-- START OF Document --
The RS232 electrical equivalent Circuit The electrical equivalent circuit shown here may represent all signal lines, regardless of whether they provide data, timing, or control information:

This is the equivalent circuit for an EIA232 signal line and applies to signals originating at either the DTE or DCE side of the connection. "Co" is not specified in the standard, but is assumed to be small and to consist of parasitic elements only. "Ro" and "Vo" are chosen so that the short-circuit current does not exceed 500ma. The cable length is not specified in the standard; acceptable operation is experienced with cables that are less than 8 meters in length. - Signal State Voltage Assignments Voltages of -3v to -25v with respect to signal ground (pin 7) are considered logic '1' (the marking condition), whereas voltages of +3v to +25v are considered logic '0' (the spacing condition). The range of voltages between -3v and +3v is considered a transition region for which a signal state is not assigned.
-- END OF Document --
-- START OF Items --
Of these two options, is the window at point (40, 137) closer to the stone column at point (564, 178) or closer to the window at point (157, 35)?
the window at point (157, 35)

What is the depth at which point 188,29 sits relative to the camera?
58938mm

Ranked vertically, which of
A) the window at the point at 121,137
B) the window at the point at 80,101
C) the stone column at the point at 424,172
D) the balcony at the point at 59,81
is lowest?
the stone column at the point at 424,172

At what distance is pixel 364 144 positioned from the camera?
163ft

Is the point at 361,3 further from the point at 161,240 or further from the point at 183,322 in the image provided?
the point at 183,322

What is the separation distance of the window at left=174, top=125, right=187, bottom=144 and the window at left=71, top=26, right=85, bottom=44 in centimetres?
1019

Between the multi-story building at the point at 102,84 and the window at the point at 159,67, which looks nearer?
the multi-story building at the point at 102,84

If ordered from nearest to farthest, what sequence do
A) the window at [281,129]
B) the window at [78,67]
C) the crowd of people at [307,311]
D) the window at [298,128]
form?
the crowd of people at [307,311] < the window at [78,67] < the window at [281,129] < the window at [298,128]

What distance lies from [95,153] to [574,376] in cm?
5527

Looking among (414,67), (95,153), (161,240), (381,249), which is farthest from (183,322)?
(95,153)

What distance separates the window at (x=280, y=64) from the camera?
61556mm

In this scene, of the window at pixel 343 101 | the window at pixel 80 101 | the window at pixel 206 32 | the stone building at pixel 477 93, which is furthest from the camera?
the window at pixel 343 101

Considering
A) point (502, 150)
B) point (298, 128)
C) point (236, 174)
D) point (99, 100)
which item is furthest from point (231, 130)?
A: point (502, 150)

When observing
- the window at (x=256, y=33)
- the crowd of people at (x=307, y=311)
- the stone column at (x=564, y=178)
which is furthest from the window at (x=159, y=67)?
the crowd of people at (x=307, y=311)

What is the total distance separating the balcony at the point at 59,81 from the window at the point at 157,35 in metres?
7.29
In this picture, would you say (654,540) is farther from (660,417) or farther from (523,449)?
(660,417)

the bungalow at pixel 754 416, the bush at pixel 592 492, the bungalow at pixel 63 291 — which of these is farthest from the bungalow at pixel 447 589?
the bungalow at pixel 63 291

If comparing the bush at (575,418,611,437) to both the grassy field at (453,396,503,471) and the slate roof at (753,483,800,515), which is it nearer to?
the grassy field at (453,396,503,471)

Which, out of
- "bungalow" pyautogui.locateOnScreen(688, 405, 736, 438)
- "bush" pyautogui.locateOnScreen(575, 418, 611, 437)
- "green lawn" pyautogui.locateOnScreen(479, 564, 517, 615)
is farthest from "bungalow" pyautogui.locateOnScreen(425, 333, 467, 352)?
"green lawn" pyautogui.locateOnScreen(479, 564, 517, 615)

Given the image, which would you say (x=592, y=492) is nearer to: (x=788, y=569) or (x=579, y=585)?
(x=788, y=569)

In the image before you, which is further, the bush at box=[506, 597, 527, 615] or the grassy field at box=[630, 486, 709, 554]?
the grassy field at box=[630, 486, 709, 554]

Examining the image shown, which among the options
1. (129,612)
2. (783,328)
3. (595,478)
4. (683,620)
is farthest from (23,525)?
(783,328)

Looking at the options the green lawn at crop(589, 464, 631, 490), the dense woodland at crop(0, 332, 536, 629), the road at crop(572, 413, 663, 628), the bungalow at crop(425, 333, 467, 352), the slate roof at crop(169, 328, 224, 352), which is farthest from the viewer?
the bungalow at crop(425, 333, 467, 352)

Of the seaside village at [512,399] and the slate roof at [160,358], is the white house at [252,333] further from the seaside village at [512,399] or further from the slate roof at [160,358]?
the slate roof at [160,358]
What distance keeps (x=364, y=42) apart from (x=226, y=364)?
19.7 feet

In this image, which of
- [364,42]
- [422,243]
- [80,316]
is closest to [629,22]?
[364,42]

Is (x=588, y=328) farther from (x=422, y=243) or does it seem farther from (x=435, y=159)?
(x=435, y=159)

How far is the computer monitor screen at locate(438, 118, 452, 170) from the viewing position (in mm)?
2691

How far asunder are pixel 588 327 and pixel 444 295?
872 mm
-- END OF Items --
_Tasks to complete_
a) Compare each statement below with the text on the RS232 electrical equivalent circuit. For each one, answer yes or no and quote the words of the text that decide it.
(i) The standard specifies the cable length.
(ii) Voltages of +3v to +25v are treated as logic '0'.
(iii) Voltages between -3v and +3v are assigned logic '1'.
b) From the text on the RS232 electrical equivalent circuit, extract the part that opens with the words containing "This is the" and closes with "is not assigned.".
c) Continue the text on the RS232 electrical equivalent circuit from the point where it stops.

_Answer list_
a)
(i) No: "The cable length is not specified in the standard"
(ii) Yes: "voltages of +3v to +25v are considered logic '0' (the spacing condition)"
(iii) No: "a transition region for which a signal state is not assigned"

b)
This is the equivalent circuit for an EIA232 signal line and applies to signals originating at either the DTE or DCE side of the connection. "Co" is not specified in the standard, but is assumed to be small and to consist of parasitic elements only. "Ro" and "Vo" are chosen so that the short-circuit current does not exceed 500ma. The cable length is not specified in the standard; acceptable operation is experienced with cables that are less than 8 meters in length. - Signal State Voltage Assignments Voltages of -3v to -25v with respect to signal ground (pin 7) are considered logic '1' (the marking condition), whereas voltages of +3v to +25v are considered logic '0' (the spacing condition). The range of voltages between -3v and +3v is considered a transition region for which a signal state is not assigned.

c)
Logic states are assigned to the voltage ranges shown here. Note that this is a "negative logic" convention, which is the reverse of that used in most modern digital designs. Most contemporary applications will show an open-circuit signal voltage of -8 to -14 volts for logic '1' (mark), and +8 to +14 volts for logic '0' (space). Voltage magnitudes will be slightly less when the generator and receiver are connected (when the DTE and DCE devices are connected with a cable). IMPORTANT: If you insert an LED signal tester in an EIA232 circuit to view signal states, the signal voltage may drop in magnitude to very near the minimum values of 3v for logic '1', and +3v for logic '0'. Also note that some inexpensive EIA232 peripherals are powered directly from the signal lines to avoid using a power supply of their own. Although this usually works without problems, keep the cable short, and be aware that noise immunity will be reduced.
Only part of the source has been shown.